(Collected data)
┄┄┄┄┄┄┄┄┄┄

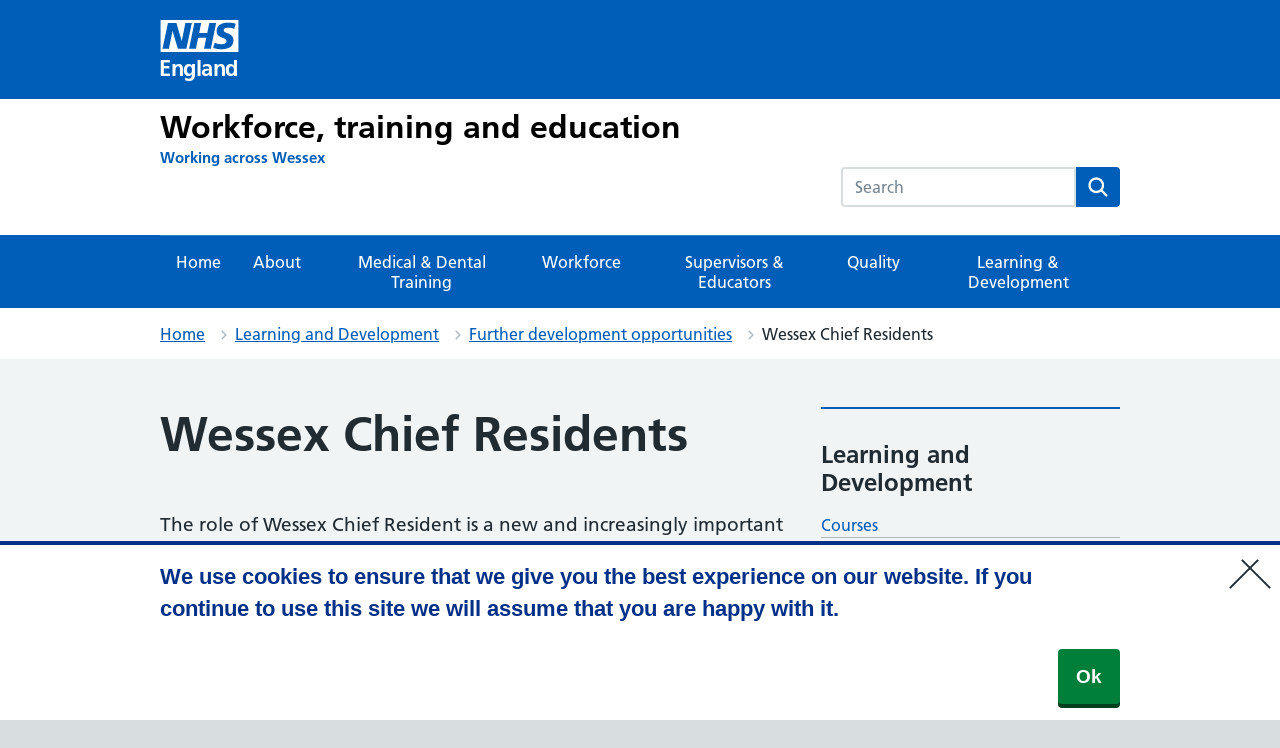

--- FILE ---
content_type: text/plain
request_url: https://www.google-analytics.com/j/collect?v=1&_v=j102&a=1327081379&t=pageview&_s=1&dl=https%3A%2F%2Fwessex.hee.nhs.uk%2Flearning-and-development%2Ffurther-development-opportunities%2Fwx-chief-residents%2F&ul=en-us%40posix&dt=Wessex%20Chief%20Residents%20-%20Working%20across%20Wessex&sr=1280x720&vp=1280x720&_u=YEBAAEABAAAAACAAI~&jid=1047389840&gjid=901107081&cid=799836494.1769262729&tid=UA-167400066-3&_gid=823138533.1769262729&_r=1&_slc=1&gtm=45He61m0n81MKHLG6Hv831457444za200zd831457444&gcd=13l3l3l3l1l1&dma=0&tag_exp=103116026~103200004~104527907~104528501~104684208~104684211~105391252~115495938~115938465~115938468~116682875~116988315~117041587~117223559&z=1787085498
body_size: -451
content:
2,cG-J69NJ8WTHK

┄┄┄┄┄┄┄┄┄┄

▶ _Your instructions_
Write out every entry above exactly as it stands, minus the pictures.

▶ _Your response_
--- FILE ---
content_type: text/plain
request_url: https://www.google-analytics.com/j/collect?v=1&_v=j102&a=1327081379&t=pageview&_s=1&dl=https%3A%2F%2Fwessex.hee.nhs.uk%2Flearning-and-development%2Ffurther-development-opportunities%2Fwx-chief-residents%2F&ul=en-us%40posix&dt=Wessex%20Chief%20Residents%20-%20Working%20across%20Wessex&sr=1280x720&vp=1280x720&_u=YEBAAEABAAAAACAAI~&jid=1047389840&gjid=901107081&cid=799836494.1769262729&tid=UA-167400066-3&_gid=823138533.1769262729&_r=1&_slc=1&gtm=45He61m0n81MKHLG6Hv831457444za200zd831457444&gcd=13l3l3l3l1l1&dma=0&tag_exp=103116026~103200004~104527907~104528501~104684208~104684211~105391252~115495938~115938465~115938468~116682875~116988315~117041587~117223559&z=1787085498
body_size: -451
content:
2,cG-J69NJ8WTHK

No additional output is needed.